Samples were collected from 24 to 52 h after the addition of dexamethasone and were prepared as described above. Total RNA was extracted using RNeasy-plus Micro kit (QIAGEN, Venlo, Netherlands). The RNA concentration was measured using a spectrophotometer. Reverse transcription was performed using ReverTra Ace (Toyobo Biotechnology, Osaka, Japan) and 3 µg total RNA. Quantitative RT-PCR was performed using QuantStudio 3 (Applied Biosystems, Waltham, MA, USA) in 20 µL reactions containing 10 µL 2 × TaqMan gene expression master mix (Applied Biosystems), 4 µL reverse transcription reaction mixture, and 1 µL 20 × TaqMan gene expression assay (HS01587195_m1 for BMAL1 and HS02786624_g1 for GAPDH, Applied Biosystems). Relative expression was calculated using Pfaffl’s method³⁷, with GAPDH used as an internal control.

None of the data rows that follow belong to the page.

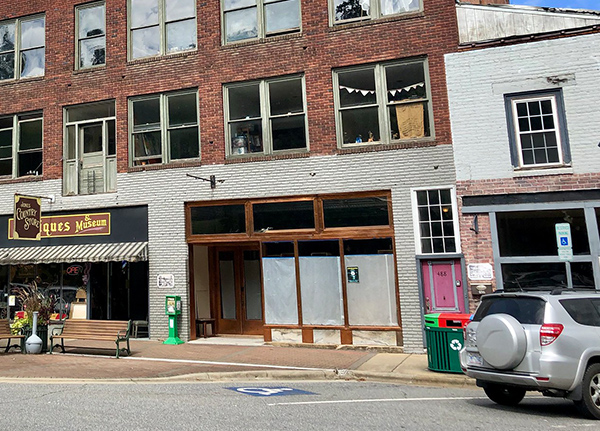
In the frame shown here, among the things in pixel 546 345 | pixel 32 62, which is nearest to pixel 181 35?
pixel 32 62

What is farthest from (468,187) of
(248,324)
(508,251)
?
(248,324)

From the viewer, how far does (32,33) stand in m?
16.7

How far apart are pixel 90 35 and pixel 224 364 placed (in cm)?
1081

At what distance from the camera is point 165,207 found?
1461 centimetres

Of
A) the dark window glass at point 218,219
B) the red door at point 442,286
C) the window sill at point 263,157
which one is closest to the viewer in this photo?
the red door at point 442,286

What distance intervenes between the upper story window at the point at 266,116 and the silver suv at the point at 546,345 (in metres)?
7.79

Significant differences between more than two groups was evaluated using analysis of variance (ANOVA) followed by Tukey’s multiple comparison test using GraphPad Prism version 7.0 (GraphPad Software, San Diego, CA, USA). Rhythmicity was determined by the JTK cycle test²³. All P-values were from two-tailed tests. P < 0.05 was considered statistically significant.

All data generated or analyzed during this study are included in this published article (and its supplementary information files).